Paul Carpentier is at it again. Just a few years after selling the company that created the technology behind content-addressed storage to EMC, Carpentier, now chief technology officer of startup Caringo of Austin, Texas, has teamed with partners Mark Goros and Jonathan Ring to created CAStor, a CAS product that Caringos executive team insists will take CAS to a new level.
"We looked around the market and realized that there was an opportunity to make a tremendous contribution in the fixed content storage business, because there is more fixed content around today than structured content," said CEO Mark Goros.
"Corporations are spending huge amounts of money for fixed content and they dont really have to. We knew that if we take advantage of technology that has gotten more reliable, faster and denser in terms of disk drives and combined that with hardware-agnostic software, we could build a product that offers primary storage performance with the integrity of archive and peel away some of the complexity that is plaguing the fixed content storage market," Goros said.
The resulting product, CAStor, is a scalable CAS system designed for high performance of all fixed content data types. The product offers high data integrity and built-in disaster recovery, backup and continuous data availability features.
In addition, it runs on any type of hardware the customer cares to use and is eminently scalable, due to a parallel cluster architecture.
Although CAStor shares some similarities with competitors like EMCs Centera—itself built on Carpentiers CAS design from its sale of FilePool in 2001—CAStor offers higher, more usable features, according to Goros.
"It can do what Centera does and a lot more. Its more scalable; it runs on commodity hardware; its a tenth the price; and it offers more information integrity," Goros said.

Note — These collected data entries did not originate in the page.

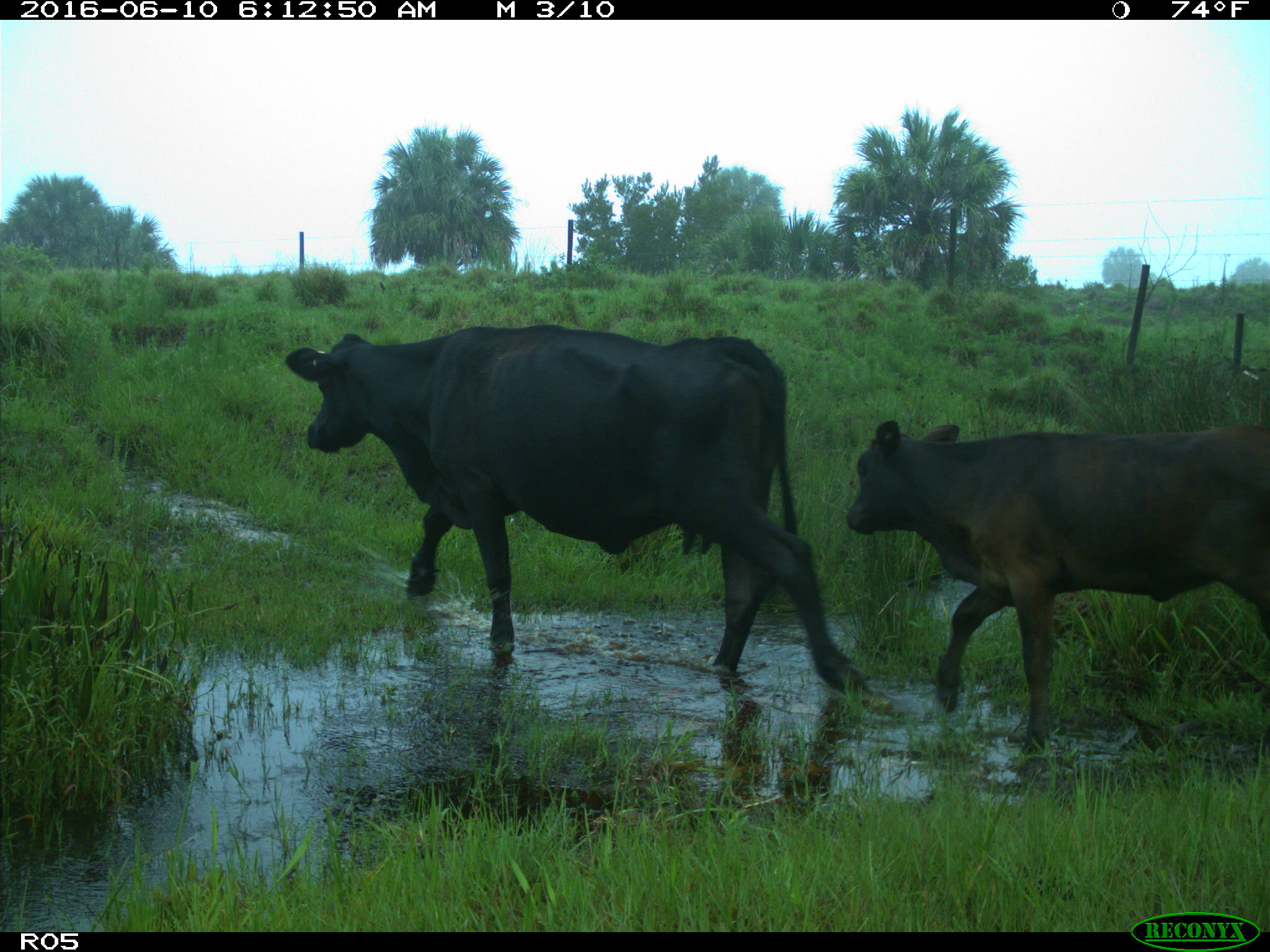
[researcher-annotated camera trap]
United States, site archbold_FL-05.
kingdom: Animalia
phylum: Chordata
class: Mammalia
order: Artiodactyla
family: Bovidae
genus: Bos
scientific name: Bos taurus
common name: domestic cow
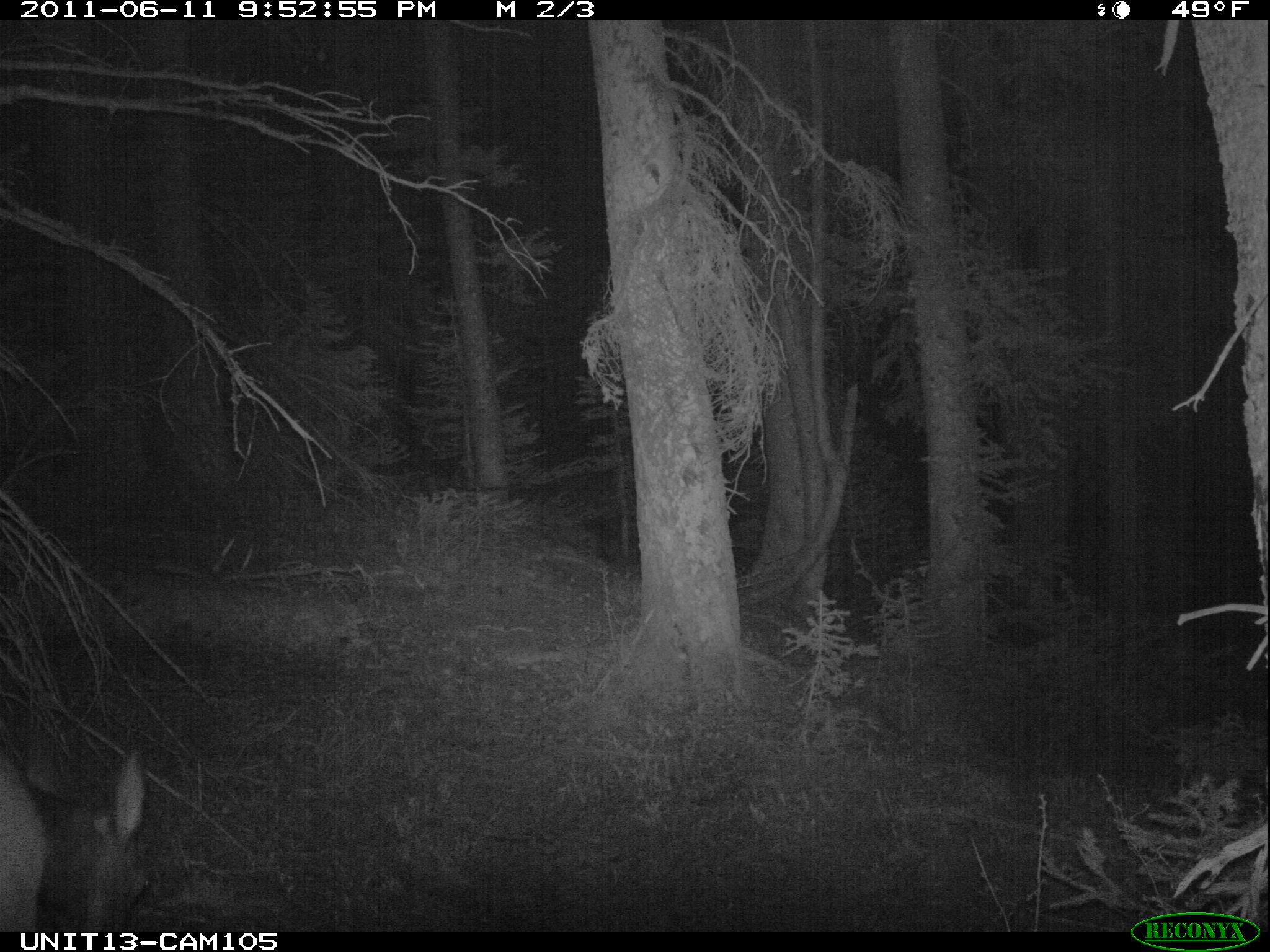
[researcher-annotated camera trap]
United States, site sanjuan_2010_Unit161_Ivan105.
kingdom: Animalia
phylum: Chordata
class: Mammalia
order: Artiodactyla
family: Cervidae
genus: Cervus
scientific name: Cervus elaphus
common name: red deer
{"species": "Cervus elaphus (red deer)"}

"And its designed for high performance for all fixed content data types. Typical CAS products dont do well with small pieces of information like digital check images that are seven to 12K."

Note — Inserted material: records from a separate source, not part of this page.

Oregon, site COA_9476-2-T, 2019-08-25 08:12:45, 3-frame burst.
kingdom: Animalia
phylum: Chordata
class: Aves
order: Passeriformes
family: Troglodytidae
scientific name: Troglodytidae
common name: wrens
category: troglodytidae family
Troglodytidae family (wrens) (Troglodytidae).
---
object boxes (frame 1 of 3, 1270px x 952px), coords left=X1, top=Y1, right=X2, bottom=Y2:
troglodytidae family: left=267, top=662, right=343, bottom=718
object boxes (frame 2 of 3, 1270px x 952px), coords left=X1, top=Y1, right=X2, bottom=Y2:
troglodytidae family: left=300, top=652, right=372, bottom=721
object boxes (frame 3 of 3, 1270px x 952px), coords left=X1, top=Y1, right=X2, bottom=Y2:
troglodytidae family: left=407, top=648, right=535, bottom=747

While many CAS products are bundled with all hardware, software and networking included, CAStor offers users a choice, Carpentier said.
"It can use any kind of hardware, even heterogeneously," he said. "You can run IBM, HP and Dell nodes all together if you want, and even use different types of specifications."

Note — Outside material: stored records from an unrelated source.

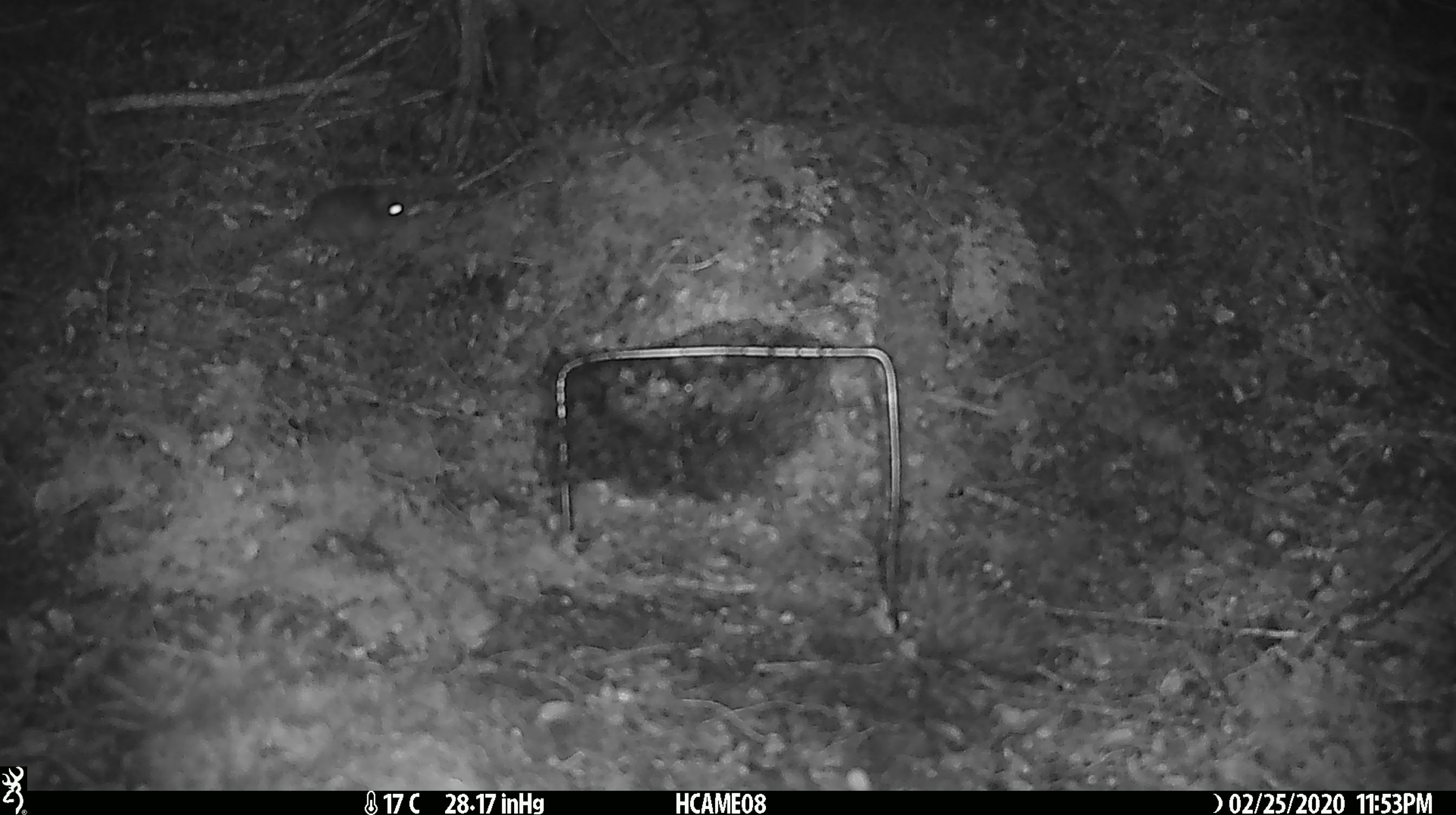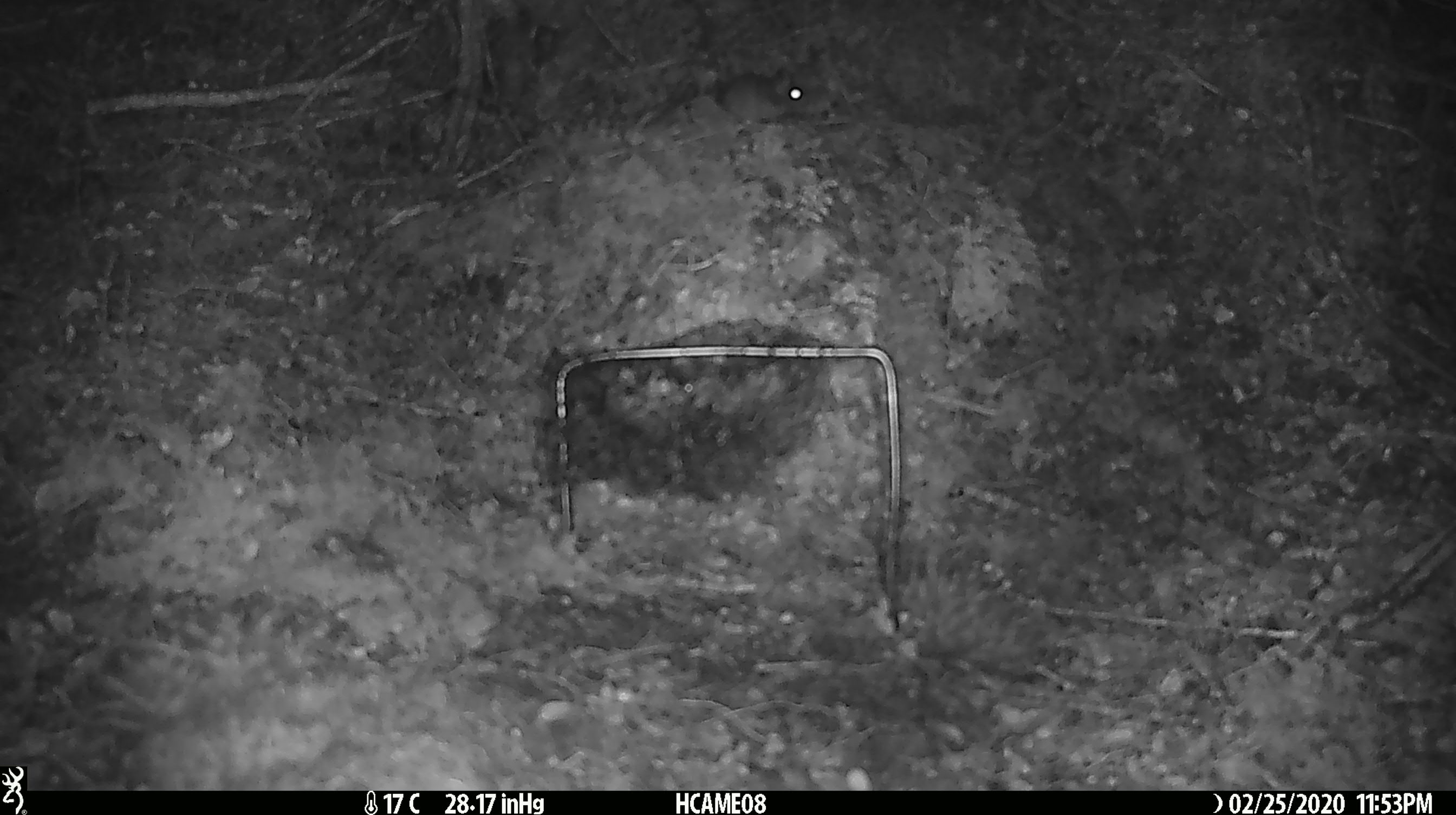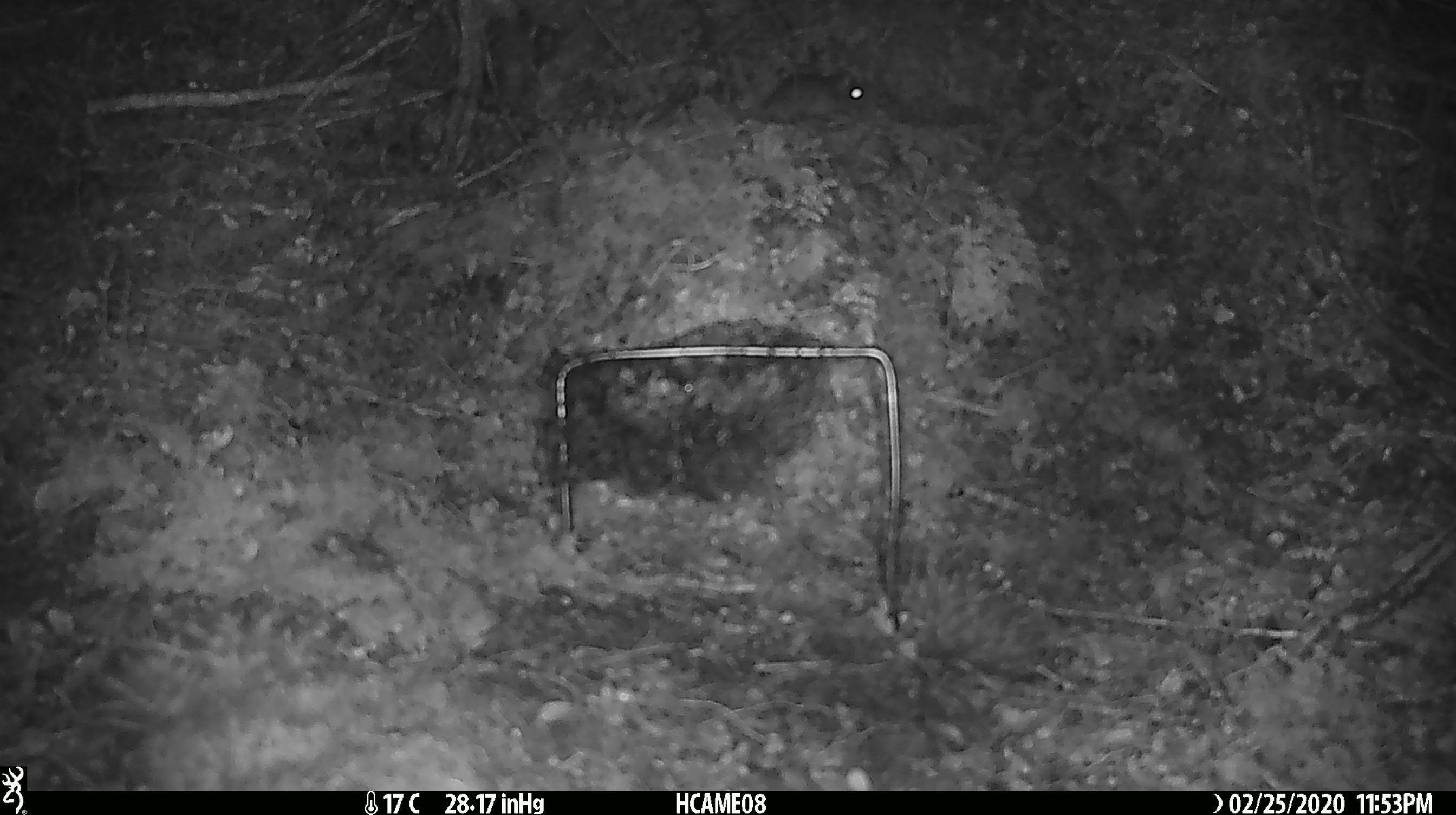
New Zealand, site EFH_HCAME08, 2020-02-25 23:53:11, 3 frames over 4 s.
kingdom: Animalia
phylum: Chordata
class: Mammalia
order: Rodentia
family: Muridae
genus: Mus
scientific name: Mus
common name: mouse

That may be true, said Greg Schulz, senior analyst at The StorageIO Group of Stillwater, Minn., but that may not be the case for long if the product takes off.
"Even Centera isnt actually tied to any particular hardware, but EMC has bundled it with hardware, software and networking. The same will happen with CAStor, as partners like HP, Dell, IBM, Sun and Xiotech package it to create their own offerings," he said.
And unlike most CAS tools, CAStor is delivered in a somewhat unusual form factor—on a bootable USB stick, where both the operating system and server software are located.
"Its the simplest way we could imagine to turn standard PC hardware into a working operational appliance node," Carpentier said.
To address organizations burgeoning regulatory requirements, Caringo also offers an optional compliance module that contains additional features to ensure compliance, he said.
Because of its simple setup and management—not to mention pricing that starts at $500 per disk, or $1,000 for a node that consists of two 500GB drives—Carpentier said CAStor may be particularly attractive to smaller organizations.
"There is no active management required. You just power the nodes up and they automatically discover and work with each other. And the cost is very reasonable. Even after you add the cost of the software, youre only at about $2 per gigabyte."
CAStors pricing model is definitely interesting and different, Schulz said. "Basing it on the number of disk drives means its not based on use or activity—its just a function of how much data youre going to store. So it doesnt penalize you for having a high-capacity disk drive."
Although Caringo may be ahead of the curve with some of CAStors features such as form factor and an innovative pricing model, Schulz believes its only a matter of time before its competitors follow suit and even end up ahead.
"They appear to have some interesting capabilities and features, but the other players in this space, like Permabit, EMC, HP and Nexsan, probably have similar things on their road maps.
"I expect that well hear some equally interesting stories in terms of scaling and other features as time goes on," Schulz said.